A Preview of the Variants
Not every model uses both stacks. Later in this topic we'll see:
- Encoder-only (like BERT) — great for understanding tasks.
- Decoder-only (like GPT) — built for generation (the basis of most LLMs).
- Encoder–Decoder (like T5) — for sequence-to-sequence tasks.
Summary
- The Transformer replaces recurrence with attention, processing sequences in parallel.

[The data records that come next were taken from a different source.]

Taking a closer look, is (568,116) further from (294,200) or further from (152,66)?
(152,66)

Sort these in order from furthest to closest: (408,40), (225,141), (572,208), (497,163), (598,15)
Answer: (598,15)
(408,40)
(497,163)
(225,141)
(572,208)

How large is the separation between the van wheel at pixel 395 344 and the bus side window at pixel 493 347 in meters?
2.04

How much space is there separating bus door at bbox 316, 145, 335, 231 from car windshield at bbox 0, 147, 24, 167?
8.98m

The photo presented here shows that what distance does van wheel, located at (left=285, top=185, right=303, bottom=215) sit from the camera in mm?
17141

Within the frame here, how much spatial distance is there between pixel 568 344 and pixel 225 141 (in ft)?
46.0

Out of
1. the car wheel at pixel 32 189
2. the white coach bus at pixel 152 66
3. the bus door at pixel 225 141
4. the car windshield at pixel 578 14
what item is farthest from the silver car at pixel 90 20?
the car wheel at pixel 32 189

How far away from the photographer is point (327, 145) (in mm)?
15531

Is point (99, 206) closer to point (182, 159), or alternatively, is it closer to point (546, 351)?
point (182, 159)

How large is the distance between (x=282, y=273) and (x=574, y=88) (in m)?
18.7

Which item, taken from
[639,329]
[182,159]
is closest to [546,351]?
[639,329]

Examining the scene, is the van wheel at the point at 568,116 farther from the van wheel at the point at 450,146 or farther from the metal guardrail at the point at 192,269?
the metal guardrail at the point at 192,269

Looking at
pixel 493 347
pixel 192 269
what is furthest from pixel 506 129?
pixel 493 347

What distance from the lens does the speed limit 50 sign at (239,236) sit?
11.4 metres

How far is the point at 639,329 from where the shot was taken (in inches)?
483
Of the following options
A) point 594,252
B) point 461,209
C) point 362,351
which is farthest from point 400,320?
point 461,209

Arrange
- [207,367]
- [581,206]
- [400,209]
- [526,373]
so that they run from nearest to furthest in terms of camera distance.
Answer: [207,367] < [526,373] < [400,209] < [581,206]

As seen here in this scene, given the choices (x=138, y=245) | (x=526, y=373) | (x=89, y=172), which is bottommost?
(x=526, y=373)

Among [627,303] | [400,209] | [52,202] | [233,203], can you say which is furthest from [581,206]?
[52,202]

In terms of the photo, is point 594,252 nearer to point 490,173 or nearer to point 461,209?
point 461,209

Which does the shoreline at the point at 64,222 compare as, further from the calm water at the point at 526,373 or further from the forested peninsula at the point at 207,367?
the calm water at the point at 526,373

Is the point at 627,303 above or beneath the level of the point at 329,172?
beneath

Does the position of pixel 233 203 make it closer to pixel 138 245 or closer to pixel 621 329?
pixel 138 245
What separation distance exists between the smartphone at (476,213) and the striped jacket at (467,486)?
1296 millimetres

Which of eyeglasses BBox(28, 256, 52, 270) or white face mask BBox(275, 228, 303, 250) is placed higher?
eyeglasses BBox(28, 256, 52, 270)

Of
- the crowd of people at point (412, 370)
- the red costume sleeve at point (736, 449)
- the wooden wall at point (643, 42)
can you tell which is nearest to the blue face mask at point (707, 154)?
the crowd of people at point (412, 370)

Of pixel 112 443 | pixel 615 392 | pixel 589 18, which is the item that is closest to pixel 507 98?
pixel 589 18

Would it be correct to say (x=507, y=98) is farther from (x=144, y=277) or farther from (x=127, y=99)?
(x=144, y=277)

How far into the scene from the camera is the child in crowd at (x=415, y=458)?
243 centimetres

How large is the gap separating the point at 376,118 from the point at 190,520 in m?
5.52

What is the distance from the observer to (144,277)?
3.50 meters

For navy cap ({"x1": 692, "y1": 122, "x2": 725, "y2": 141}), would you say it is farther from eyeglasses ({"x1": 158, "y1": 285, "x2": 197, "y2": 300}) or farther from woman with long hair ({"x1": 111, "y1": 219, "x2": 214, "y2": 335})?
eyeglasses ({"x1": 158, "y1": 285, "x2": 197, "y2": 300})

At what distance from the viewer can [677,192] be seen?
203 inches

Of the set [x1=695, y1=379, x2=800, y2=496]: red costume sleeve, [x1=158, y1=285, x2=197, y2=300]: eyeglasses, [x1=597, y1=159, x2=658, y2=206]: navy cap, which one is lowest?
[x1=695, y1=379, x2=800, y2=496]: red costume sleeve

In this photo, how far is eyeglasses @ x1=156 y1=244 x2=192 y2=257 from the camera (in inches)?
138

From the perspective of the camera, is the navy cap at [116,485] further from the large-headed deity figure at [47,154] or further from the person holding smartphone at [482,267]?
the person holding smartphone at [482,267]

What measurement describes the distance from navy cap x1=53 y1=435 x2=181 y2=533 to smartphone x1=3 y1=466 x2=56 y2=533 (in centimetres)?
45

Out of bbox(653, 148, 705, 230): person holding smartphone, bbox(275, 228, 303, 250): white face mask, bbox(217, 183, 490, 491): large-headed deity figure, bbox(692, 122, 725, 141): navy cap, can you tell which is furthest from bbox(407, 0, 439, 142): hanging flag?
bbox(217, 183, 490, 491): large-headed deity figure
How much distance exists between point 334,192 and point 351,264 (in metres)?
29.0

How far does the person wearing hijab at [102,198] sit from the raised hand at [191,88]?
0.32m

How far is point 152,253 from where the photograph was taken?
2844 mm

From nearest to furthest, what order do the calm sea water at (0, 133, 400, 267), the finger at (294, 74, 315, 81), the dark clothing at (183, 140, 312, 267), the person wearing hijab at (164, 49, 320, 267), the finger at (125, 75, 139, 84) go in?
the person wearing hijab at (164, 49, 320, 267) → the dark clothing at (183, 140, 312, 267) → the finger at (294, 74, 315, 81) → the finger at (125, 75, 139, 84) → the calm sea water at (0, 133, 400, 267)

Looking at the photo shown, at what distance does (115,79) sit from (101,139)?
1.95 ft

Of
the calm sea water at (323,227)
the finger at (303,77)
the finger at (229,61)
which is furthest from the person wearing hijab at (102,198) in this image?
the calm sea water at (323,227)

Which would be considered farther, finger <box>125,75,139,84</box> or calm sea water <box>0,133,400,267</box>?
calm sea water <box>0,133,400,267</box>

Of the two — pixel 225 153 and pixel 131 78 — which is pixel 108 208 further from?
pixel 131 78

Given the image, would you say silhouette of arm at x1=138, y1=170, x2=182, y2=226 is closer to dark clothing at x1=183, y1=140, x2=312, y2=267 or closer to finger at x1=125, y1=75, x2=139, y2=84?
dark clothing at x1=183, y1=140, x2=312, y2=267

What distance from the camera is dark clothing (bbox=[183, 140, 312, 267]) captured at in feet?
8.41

- It has an Encoder (understands input) and a Decoder (generates output), each a stack of N blocks.
- Data flows: tokens → embeddings + positional encoding → encoder → decoder → linear + softmax → next token.
- Encoder blocks use self-attention + FFN; decoder blocks add masked self-attention and cross-attention.
- Its parallelism, attention, and scalability make it the foundation of all modern Generative AI — explored piece by piece in the next subtopics.